What the exercise asks -> Continue the article about the Aurora Pyramid of Hope diamond collection from the point where it stops.

Provided text ->

▼

July 13, 2005
Most people regard diamonds simply as expensive pieces of jewellery. But for New Yorkers Alan Bronstein and Harry Rodman, whose Aurora Pyramid of Hope of 296 naturally coloured diamonds is currently on display at the Natural History Museum, they represent something far more significant.
"It might sound crazy," says Bronstein, "but I see the collection as a picture of all the races, all the colours, all the different religions and faces of humanity.
"There are different cuts and shapes, but they are all representative of the one family - the diamond family."
Bronstein has painstakingly added to the collection over a 25-year period, and the diamonds on display total 267 carats.
His affinity (he would say "spiritual communication") with diamonds developed when, as a young man in the 1980s, he took what he thought would be a temporary job after graduating from college. His mother was the book-keeper of the Diamond Dealers
Club of New York and she suggested that Bronstein become a diamond broker as a way of earning a living until he decided what he really wanted to do.
He remained a broker for three years until the life-changing moment when he saw his first coloured diamond. "It was a turning point for me," he says. "From that time I decided I would like to begin a collection. I knew that this was a path I would like to follow come what may."
He started to acquire coloured diamonds partly for business, but mainly because they had become his passion.
At first, they were relatively inexpensive (20 years ago coloured diamonds were little known or valued compared to their clear counterparts), but gradually he began to obtain more prized stones. In 1986 he joined forces with his patron Rodman, a retired gold refiner and D-Day veteran who still takes a close interest in the collection even at the age of 96.

▲

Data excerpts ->
▼

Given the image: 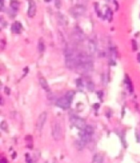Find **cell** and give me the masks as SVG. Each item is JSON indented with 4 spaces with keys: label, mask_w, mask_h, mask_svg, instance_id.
I'll use <instances>...</instances> for the list:
<instances>
[{
    "label": "cell",
    "mask_w": 140,
    "mask_h": 163,
    "mask_svg": "<svg viewBox=\"0 0 140 163\" xmlns=\"http://www.w3.org/2000/svg\"><path fill=\"white\" fill-rule=\"evenodd\" d=\"M73 96H74V92L72 91H69L64 97L59 99L56 104H57L59 107H60L62 109H68L70 107L71 102L72 99H73Z\"/></svg>",
    "instance_id": "cell-1"
},
{
    "label": "cell",
    "mask_w": 140,
    "mask_h": 163,
    "mask_svg": "<svg viewBox=\"0 0 140 163\" xmlns=\"http://www.w3.org/2000/svg\"><path fill=\"white\" fill-rule=\"evenodd\" d=\"M77 54H74L72 50H68L65 54V63L69 68H76L77 67Z\"/></svg>",
    "instance_id": "cell-2"
},
{
    "label": "cell",
    "mask_w": 140,
    "mask_h": 163,
    "mask_svg": "<svg viewBox=\"0 0 140 163\" xmlns=\"http://www.w3.org/2000/svg\"><path fill=\"white\" fill-rule=\"evenodd\" d=\"M94 133V129L91 125H87L84 129L81 130L80 132V136H81V139L83 142H85L86 143H87L90 141L91 136Z\"/></svg>",
    "instance_id": "cell-3"
},
{
    "label": "cell",
    "mask_w": 140,
    "mask_h": 163,
    "mask_svg": "<svg viewBox=\"0 0 140 163\" xmlns=\"http://www.w3.org/2000/svg\"><path fill=\"white\" fill-rule=\"evenodd\" d=\"M52 136L55 141H60L63 137V130L60 123L55 122L52 127Z\"/></svg>",
    "instance_id": "cell-4"
},
{
    "label": "cell",
    "mask_w": 140,
    "mask_h": 163,
    "mask_svg": "<svg viewBox=\"0 0 140 163\" xmlns=\"http://www.w3.org/2000/svg\"><path fill=\"white\" fill-rule=\"evenodd\" d=\"M86 12V8L84 6L82 5H75L74 7H72L70 9V13L72 17H74L75 18H78L81 16H82L84 14V12Z\"/></svg>",
    "instance_id": "cell-5"
},
{
    "label": "cell",
    "mask_w": 140,
    "mask_h": 163,
    "mask_svg": "<svg viewBox=\"0 0 140 163\" xmlns=\"http://www.w3.org/2000/svg\"><path fill=\"white\" fill-rule=\"evenodd\" d=\"M70 121H71L72 125H74L75 127H77V129H79L81 130L83 129L86 126H87L85 120L77 116H72L71 118H70Z\"/></svg>",
    "instance_id": "cell-6"
},
{
    "label": "cell",
    "mask_w": 140,
    "mask_h": 163,
    "mask_svg": "<svg viewBox=\"0 0 140 163\" xmlns=\"http://www.w3.org/2000/svg\"><path fill=\"white\" fill-rule=\"evenodd\" d=\"M47 120V113L46 112H42L41 114H40L38 119H37V121H36V129L38 131H41L43 127L45 124Z\"/></svg>",
    "instance_id": "cell-7"
},
{
    "label": "cell",
    "mask_w": 140,
    "mask_h": 163,
    "mask_svg": "<svg viewBox=\"0 0 140 163\" xmlns=\"http://www.w3.org/2000/svg\"><path fill=\"white\" fill-rule=\"evenodd\" d=\"M29 7H28V16L30 17H33L36 13V4L34 0H28Z\"/></svg>",
    "instance_id": "cell-8"
},
{
    "label": "cell",
    "mask_w": 140,
    "mask_h": 163,
    "mask_svg": "<svg viewBox=\"0 0 140 163\" xmlns=\"http://www.w3.org/2000/svg\"><path fill=\"white\" fill-rule=\"evenodd\" d=\"M39 82H40V86H41V87L44 89L45 91H46V92H49L50 91V86H49V84H48V82L47 81L45 80L44 77H40V79H39Z\"/></svg>",
    "instance_id": "cell-9"
},
{
    "label": "cell",
    "mask_w": 140,
    "mask_h": 163,
    "mask_svg": "<svg viewBox=\"0 0 140 163\" xmlns=\"http://www.w3.org/2000/svg\"><path fill=\"white\" fill-rule=\"evenodd\" d=\"M21 23L16 22L14 24H12V31L13 33H20L21 32Z\"/></svg>",
    "instance_id": "cell-10"
},
{
    "label": "cell",
    "mask_w": 140,
    "mask_h": 163,
    "mask_svg": "<svg viewBox=\"0 0 140 163\" xmlns=\"http://www.w3.org/2000/svg\"><path fill=\"white\" fill-rule=\"evenodd\" d=\"M103 160H104V157L102 156L101 154L98 153V154H96L94 156L92 161H91V163H103Z\"/></svg>",
    "instance_id": "cell-11"
},
{
    "label": "cell",
    "mask_w": 140,
    "mask_h": 163,
    "mask_svg": "<svg viewBox=\"0 0 140 163\" xmlns=\"http://www.w3.org/2000/svg\"><path fill=\"white\" fill-rule=\"evenodd\" d=\"M88 49H89L90 52L91 54H94L96 51V45L93 41H90L88 43Z\"/></svg>",
    "instance_id": "cell-12"
},
{
    "label": "cell",
    "mask_w": 140,
    "mask_h": 163,
    "mask_svg": "<svg viewBox=\"0 0 140 163\" xmlns=\"http://www.w3.org/2000/svg\"><path fill=\"white\" fill-rule=\"evenodd\" d=\"M125 82L126 86H127V87H128V89L130 90V92H133V85H132V82H131V81H130V77H129L128 76L125 77Z\"/></svg>",
    "instance_id": "cell-13"
},
{
    "label": "cell",
    "mask_w": 140,
    "mask_h": 163,
    "mask_svg": "<svg viewBox=\"0 0 140 163\" xmlns=\"http://www.w3.org/2000/svg\"><path fill=\"white\" fill-rule=\"evenodd\" d=\"M38 50L40 52H43L45 50V44L42 39H40L38 43Z\"/></svg>",
    "instance_id": "cell-14"
},
{
    "label": "cell",
    "mask_w": 140,
    "mask_h": 163,
    "mask_svg": "<svg viewBox=\"0 0 140 163\" xmlns=\"http://www.w3.org/2000/svg\"><path fill=\"white\" fill-rule=\"evenodd\" d=\"M18 5H19V3H18V2L16 1V0H13V1L11 2V7H12V8L13 10H15V11H17L18 9Z\"/></svg>",
    "instance_id": "cell-15"
},
{
    "label": "cell",
    "mask_w": 140,
    "mask_h": 163,
    "mask_svg": "<svg viewBox=\"0 0 140 163\" xmlns=\"http://www.w3.org/2000/svg\"><path fill=\"white\" fill-rule=\"evenodd\" d=\"M1 129L2 130H4V131H7V123L5 122V121H2V124H1Z\"/></svg>",
    "instance_id": "cell-16"
},
{
    "label": "cell",
    "mask_w": 140,
    "mask_h": 163,
    "mask_svg": "<svg viewBox=\"0 0 140 163\" xmlns=\"http://www.w3.org/2000/svg\"><path fill=\"white\" fill-rule=\"evenodd\" d=\"M26 161H27L28 163H31V160L30 157H29V155H28V154H27V155H26Z\"/></svg>",
    "instance_id": "cell-17"
},
{
    "label": "cell",
    "mask_w": 140,
    "mask_h": 163,
    "mask_svg": "<svg viewBox=\"0 0 140 163\" xmlns=\"http://www.w3.org/2000/svg\"><path fill=\"white\" fill-rule=\"evenodd\" d=\"M3 2H4V0H1V7H2V8L3 7Z\"/></svg>",
    "instance_id": "cell-18"
},
{
    "label": "cell",
    "mask_w": 140,
    "mask_h": 163,
    "mask_svg": "<svg viewBox=\"0 0 140 163\" xmlns=\"http://www.w3.org/2000/svg\"><path fill=\"white\" fill-rule=\"evenodd\" d=\"M138 60H139V62H140V54H138Z\"/></svg>",
    "instance_id": "cell-19"
},
{
    "label": "cell",
    "mask_w": 140,
    "mask_h": 163,
    "mask_svg": "<svg viewBox=\"0 0 140 163\" xmlns=\"http://www.w3.org/2000/svg\"><path fill=\"white\" fill-rule=\"evenodd\" d=\"M1 163H7V162H5L4 160L2 159V162H1Z\"/></svg>",
    "instance_id": "cell-20"
},
{
    "label": "cell",
    "mask_w": 140,
    "mask_h": 163,
    "mask_svg": "<svg viewBox=\"0 0 140 163\" xmlns=\"http://www.w3.org/2000/svg\"><path fill=\"white\" fill-rule=\"evenodd\" d=\"M45 2H49L51 1V0H45Z\"/></svg>",
    "instance_id": "cell-21"
}]
</instances>
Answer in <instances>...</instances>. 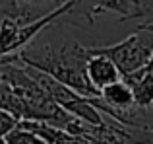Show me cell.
I'll return each mask as SVG.
<instances>
[{"label":"cell","mask_w":153,"mask_h":144,"mask_svg":"<svg viewBox=\"0 0 153 144\" xmlns=\"http://www.w3.org/2000/svg\"><path fill=\"white\" fill-rule=\"evenodd\" d=\"M147 68H151V70H153V57H151V61H149V64H147Z\"/></svg>","instance_id":"9"},{"label":"cell","mask_w":153,"mask_h":144,"mask_svg":"<svg viewBox=\"0 0 153 144\" xmlns=\"http://www.w3.org/2000/svg\"><path fill=\"white\" fill-rule=\"evenodd\" d=\"M19 58L23 64L47 72L49 76L83 98L101 95L87 78V62L91 58L89 47L79 45L74 39L60 43H31L27 49L19 53Z\"/></svg>","instance_id":"1"},{"label":"cell","mask_w":153,"mask_h":144,"mask_svg":"<svg viewBox=\"0 0 153 144\" xmlns=\"http://www.w3.org/2000/svg\"><path fill=\"white\" fill-rule=\"evenodd\" d=\"M93 55H105L116 64L122 78L143 70L153 57V33L136 29L124 41L105 47H91Z\"/></svg>","instance_id":"2"},{"label":"cell","mask_w":153,"mask_h":144,"mask_svg":"<svg viewBox=\"0 0 153 144\" xmlns=\"http://www.w3.org/2000/svg\"><path fill=\"white\" fill-rule=\"evenodd\" d=\"M0 144H8V142H6V138H2V140H0Z\"/></svg>","instance_id":"10"},{"label":"cell","mask_w":153,"mask_h":144,"mask_svg":"<svg viewBox=\"0 0 153 144\" xmlns=\"http://www.w3.org/2000/svg\"><path fill=\"white\" fill-rule=\"evenodd\" d=\"M18 125H19V121L14 115L4 111V109H0V140L6 138L10 133H14V130L18 129Z\"/></svg>","instance_id":"6"},{"label":"cell","mask_w":153,"mask_h":144,"mask_svg":"<svg viewBox=\"0 0 153 144\" xmlns=\"http://www.w3.org/2000/svg\"><path fill=\"white\" fill-rule=\"evenodd\" d=\"M89 51H91V47H89ZM87 78H89L91 86L101 94L105 88L120 82L122 74H120V70L116 68V64L108 57L91 53V58L87 62Z\"/></svg>","instance_id":"3"},{"label":"cell","mask_w":153,"mask_h":144,"mask_svg":"<svg viewBox=\"0 0 153 144\" xmlns=\"http://www.w3.org/2000/svg\"><path fill=\"white\" fill-rule=\"evenodd\" d=\"M138 29H143V31H149V33H153V22L151 23H140Z\"/></svg>","instance_id":"8"},{"label":"cell","mask_w":153,"mask_h":144,"mask_svg":"<svg viewBox=\"0 0 153 144\" xmlns=\"http://www.w3.org/2000/svg\"><path fill=\"white\" fill-rule=\"evenodd\" d=\"M6 142L8 144H49L47 140H43L39 134L31 133V130H27V129H22L19 125L14 133H10L6 136Z\"/></svg>","instance_id":"5"},{"label":"cell","mask_w":153,"mask_h":144,"mask_svg":"<svg viewBox=\"0 0 153 144\" xmlns=\"http://www.w3.org/2000/svg\"><path fill=\"white\" fill-rule=\"evenodd\" d=\"M6 18H8V0H0V31H2Z\"/></svg>","instance_id":"7"},{"label":"cell","mask_w":153,"mask_h":144,"mask_svg":"<svg viewBox=\"0 0 153 144\" xmlns=\"http://www.w3.org/2000/svg\"><path fill=\"white\" fill-rule=\"evenodd\" d=\"M128 86L132 88L136 98V105L142 109H153V70L151 68H143L132 76L122 78Z\"/></svg>","instance_id":"4"}]
</instances>
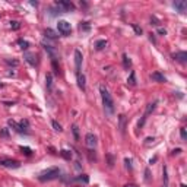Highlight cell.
<instances>
[{
	"mask_svg": "<svg viewBox=\"0 0 187 187\" xmlns=\"http://www.w3.org/2000/svg\"><path fill=\"white\" fill-rule=\"evenodd\" d=\"M100 94H101V100H102V105L104 110L108 115H111L114 112V100H112L111 94L108 92V89L105 88V85H100Z\"/></svg>",
	"mask_w": 187,
	"mask_h": 187,
	"instance_id": "6da1fadb",
	"label": "cell"
},
{
	"mask_svg": "<svg viewBox=\"0 0 187 187\" xmlns=\"http://www.w3.org/2000/svg\"><path fill=\"white\" fill-rule=\"evenodd\" d=\"M59 177H60V170L57 167H51V168H47L42 173H39L38 180L39 181H50V180H54Z\"/></svg>",
	"mask_w": 187,
	"mask_h": 187,
	"instance_id": "7a4b0ae2",
	"label": "cell"
},
{
	"mask_svg": "<svg viewBox=\"0 0 187 187\" xmlns=\"http://www.w3.org/2000/svg\"><path fill=\"white\" fill-rule=\"evenodd\" d=\"M56 7H59V12L63 13V12H73L76 7L72 1H66V0H60V1H56Z\"/></svg>",
	"mask_w": 187,
	"mask_h": 187,
	"instance_id": "3957f363",
	"label": "cell"
},
{
	"mask_svg": "<svg viewBox=\"0 0 187 187\" xmlns=\"http://www.w3.org/2000/svg\"><path fill=\"white\" fill-rule=\"evenodd\" d=\"M0 165L1 167H6V168H12V170H16L21 167L19 161L16 159H9V158H0Z\"/></svg>",
	"mask_w": 187,
	"mask_h": 187,
	"instance_id": "277c9868",
	"label": "cell"
},
{
	"mask_svg": "<svg viewBox=\"0 0 187 187\" xmlns=\"http://www.w3.org/2000/svg\"><path fill=\"white\" fill-rule=\"evenodd\" d=\"M57 29H59V32H62V35H69L70 31H72V27L67 21H59Z\"/></svg>",
	"mask_w": 187,
	"mask_h": 187,
	"instance_id": "5b68a950",
	"label": "cell"
},
{
	"mask_svg": "<svg viewBox=\"0 0 187 187\" xmlns=\"http://www.w3.org/2000/svg\"><path fill=\"white\" fill-rule=\"evenodd\" d=\"M155 107H156V101H153V102H149L148 105H146V110H145V114H143V117H142V120L139 121V129L140 127H143V124H145V121H146V118H148V115H149L150 112L155 110Z\"/></svg>",
	"mask_w": 187,
	"mask_h": 187,
	"instance_id": "8992f818",
	"label": "cell"
},
{
	"mask_svg": "<svg viewBox=\"0 0 187 187\" xmlns=\"http://www.w3.org/2000/svg\"><path fill=\"white\" fill-rule=\"evenodd\" d=\"M97 143H98L97 136H95L94 133H86V136H85V145H86L89 149H94V148L97 146Z\"/></svg>",
	"mask_w": 187,
	"mask_h": 187,
	"instance_id": "52a82bcc",
	"label": "cell"
},
{
	"mask_svg": "<svg viewBox=\"0 0 187 187\" xmlns=\"http://www.w3.org/2000/svg\"><path fill=\"white\" fill-rule=\"evenodd\" d=\"M24 59H25L31 66H37L38 64V56L35 53H25V54H24Z\"/></svg>",
	"mask_w": 187,
	"mask_h": 187,
	"instance_id": "ba28073f",
	"label": "cell"
},
{
	"mask_svg": "<svg viewBox=\"0 0 187 187\" xmlns=\"http://www.w3.org/2000/svg\"><path fill=\"white\" fill-rule=\"evenodd\" d=\"M173 6L180 12V13H184L187 10V1L186 0H176L174 3H173Z\"/></svg>",
	"mask_w": 187,
	"mask_h": 187,
	"instance_id": "9c48e42d",
	"label": "cell"
},
{
	"mask_svg": "<svg viewBox=\"0 0 187 187\" xmlns=\"http://www.w3.org/2000/svg\"><path fill=\"white\" fill-rule=\"evenodd\" d=\"M82 60H83V57H82V53H80L79 50H75V64H76V73H79V72H80V66H82Z\"/></svg>",
	"mask_w": 187,
	"mask_h": 187,
	"instance_id": "30bf717a",
	"label": "cell"
},
{
	"mask_svg": "<svg viewBox=\"0 0 187 187\" xmlns=\"http://www.w3.org/2000/svg\"><path fill=\"white\" fill-rule=\"evenodd\" d=\"M76 79H77V86H79V89H82V91H86V79H85V75L83 73H76Z\"/></svg>",
	"mask_w": 187,
	"mask_h": 187,
	"instance_id": "8fae6325",
	"label": "cell"
},
{
	"mask_svg": "<svg viewBox=\"0 0 187 187\" xmlns=\"http://www.w3.org/2000/svg\"><path fill=\"white\" fill-rule=\"evenodd\" d=\"M173 59L184 64V63L187 62V53H186V51H180V53H176V54H173Z\"/></svg>",
	"mask_w": 187,
	"mask_h": 187,
	"instance_id": "7c38bea8",
	"label": "cell"
},
{
	"mask_svg": "<svg viewBox=\"0 0 187 187\" xmlns=\"http://www.w3.org/2000/svg\"><path fill=\"white\" fill-rule=\"evenodd\" d=\"M42 47H44V50H45V51H47V53L51 56V59H53V60H57V51H56V50H54L51 45H48V44L42 42Z\"/></svg>",
	"mask_w": 187,
	"mask_h": 187,
	"instance_id": "4fadbf2b",
	"label": "cell"
},
{
	"mask_svg": "<svg viewBox=\"0 0 187 187\" xmlns=\"http://www.w3.org/2000/svg\"><path fill=\"white\" fill-rule=\"evenodd\" d=\"M150 79H152V80H155V82H159V83L167 82V77L162 75V73H159V72H153V73L150 75Z\"/></svg>",
	"mask_w": 187,
	"mask_h": 187,
	"instance_id": "5bb4252c",
	"label": "cell"
},
{
	"mask_svg": "<svg viewBox=\"0 0 187 187\" xmlns=\"http://www.w3.org/2000/svg\"><path fill=\"white\" fill-rule=\"evenodd\" d=\"M118 127H120V132L121 133L126 132V115L124 114H120L118 115Z\"/></svg>",
	"mask_w": 187,
	"mask_h": 187,
	"instance_id": "9a60e30c",
	"label": "cell"
},
{
	"mask_svg": "<svg viewBox=\"0 0 187 187\" xmlns=\"http://www.w3.org/2000/svg\"><path fill=\"white\" fill-rule=\"evenodd\" d=\"M19 129L22 133H28V129H29V121L28 120H21L19 121Z\"/></svg>",
	"mask_w": 187,
	"mask_h": 187,
	"instance_id": "2e32d148",
	"label": "cell"
},
{
	"mask_svg": "<svg viewBox=\"0 0 187 187\" xmlns=\"http://www.w3.org/2000/svg\"><path fill=\"white\" fill-rule=\"evenodd\" d=\"M44 34H45V37H47V38H51V39H56V38L59 37V35H57V32H56V31H53L51 28H47V29L44 31Z\"/></svg>",
	"mask_w": 187,
	"mask_h": 187,
	"instance_id": "e0dca14e",
	"label": "cell"
},
{
	"mask_svg": "<svg viewBox=\"0 0 187 187\" xmlns=\"http://www.w3.org/2000/svg\"><path fill=\"white\" fill-rule=\"evenodd\" d=\"M127 85H130V86H135L136 85V73L133 70L130 72V75L127 77Z\"/></svg>",
	"mask_w": 187,
	"mask_h": 187,
	"instance_id": "ac0fdd59",
	"label": "cell"
},
{
	"mask_svg": "<svg viewBox=\"0 0 187 187\" xmlns=\"http://www.w3.org/2000/svg\"><path fill=\"white\" fill-rule=\"evenodd\" d=\"M105 47H107V39H98L95 42V48L97 50H104Z\"/></svg>",
	"mask_w": 187,
	"mask_h": 187,
	"instance_id": "d6986e66",
	"label": "cell"
},
{
	"mask_svg": "<svg viewBox=\"0 0 187 187\" xmlns=\"http://www.w3.org/2000/svg\"><path fill=\"white\" fill-rule=\"evenodd\" d=\"M123 66H124L126 69H129V67L132 66V60L129 59V56H127L126 53H123Z\"/></svg>",
	"mask_w": 187,
	"mask_h": 187,
	"instance_id": "ffe728a7",
	"label": "cell"
},
{
	"mask_svg": "<svg viewBox=\"0 0 187 187\" xmlns=\"http://www.w3.org/2000/svg\"><path fill=\"white\" fill-rule=\"evenodd\" d=\"M60 155H62L64 159H67V161H70V159H72V152H70V150H67V149L60 150Z\"/></svg>",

▲

Answer for this exercise ->
Bronstein had very clear goals for the stones.
"I knew we couldn't just go out and buy every million-dollar diamond ? it was a long project. We were trying to buy diamonds that would give us another piece of the puzzle we were trying to put together."
Part of a Jewish tradition of diamond cutting and trading which goes back to 17th-century Amsterdam, Bronstein admits that there are still diamonds he would love to add to the collection. He has yet to lay his hands on a stone the colour of a red traffic light, for example.
"To even see one would be a blessing. My assumption is that if God can make all the colours, then He can make that colour," he says.
One aspect of the collection he refuses to discuss is its value. "We can't say how much it's worth, just that it's somewhere between $1 million and $100 million. It's not about money. I want people to see it and be stunned in the same way as the first time they saw a rainbow."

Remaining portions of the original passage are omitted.